Excerpted text:
Dave and Rachel's movie reviews.

*THERE WILL ALWAYS BE SPOILERS*

Friday, November 9, 2012

The Wedding Singer

Year: 1998
Running time: 95 minutes
Certificate: 12
Language: English
Screenplay: Tim Herlihy
Director: Frank Coraci
Starring: Adam Sandler, Drew Barrymore, Christine Taylor, Allen Covert, Matthew Glave, Angela Featherstone

Robbie Hart, crooning for newlyweds.
Most Adam Sandler movies are the cinematic equivalent of root canal surgery – painful to experience, with nothing funny about them – for example, I Now Pronounce you Chuck and Larry (look everyone, isn’t homophobia funny!). Generally, with the exception of the decent Funny People, the further back you go, the less dreadful it is - Happy Gilmore and Billy Madison prove to be just about watchable. Having established that every now and again, even this monkey hits pay-dirt, this '80s homage is, along with The Waterboy, easily his best, and The Wedding Singer was the movie that made Sandler a household name in this country (something I’m sure most of us have now come to regret).

Enough Sandler-bashing (for now), back to The Wedding Singer. Sandler’s Robbie Hart is a wedding singer who suffers the indignity of being stranded at the altar when his bride-to-be Linda (Angela Featherstone) decides he’s not cool enough anymore. He meets Julia (Drew Barrymore), a girl who’s engaged to Glenn (Matthew Glave), a guy she’s too good for, yada yada yada, they end up together (I know that’s a bit of a spoiler, but I mean, come on, of course they were going to end up together).

Activity:
Please pick up the review of The Wedding Singer after its last sentence and keep writing it.

Extracted information:

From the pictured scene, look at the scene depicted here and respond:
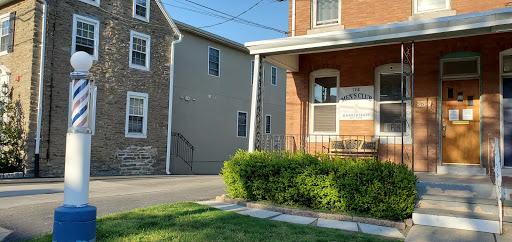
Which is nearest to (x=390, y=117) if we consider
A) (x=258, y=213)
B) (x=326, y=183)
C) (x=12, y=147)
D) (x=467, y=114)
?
(x=467, y=114)

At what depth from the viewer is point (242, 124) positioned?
21062mm

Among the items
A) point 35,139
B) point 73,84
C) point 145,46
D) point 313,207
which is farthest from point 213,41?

Answer to the exercise:
Drew Barrymore: impossible not to love.
Sandler is genuinely likable, and Barrymore is as effortlessly sweet as she was in E.T. The Extra Terrestrial, and the two of them are helped out by a decent supporting cast, including the eminently unlikable Glave, nailing that '80s moral vacuum yuppie stereotype to great effect. The movie has an absolute heart of gold, and there are countless comedy moments that make up a really great whole – favourites being Robbie playing his Cure-influenced break-up song to Julia, Steve Buscemi (obviously), the rendition of Love Stinks and Sandler employing his angry-guy shtick before it got old at a newlyweds’ reception ("I have a microphone and you don't SO YOU WILL LISTEN TO EVERY DAMN WORD I HAVE TO SAY!") and, best of all, Billy Idol saving the day!

Funny, romantic, with a great soundtrack.

Score: 7/10

The Ace Black Blog is in broad agreement, but Vince at Qwipster is not a fan.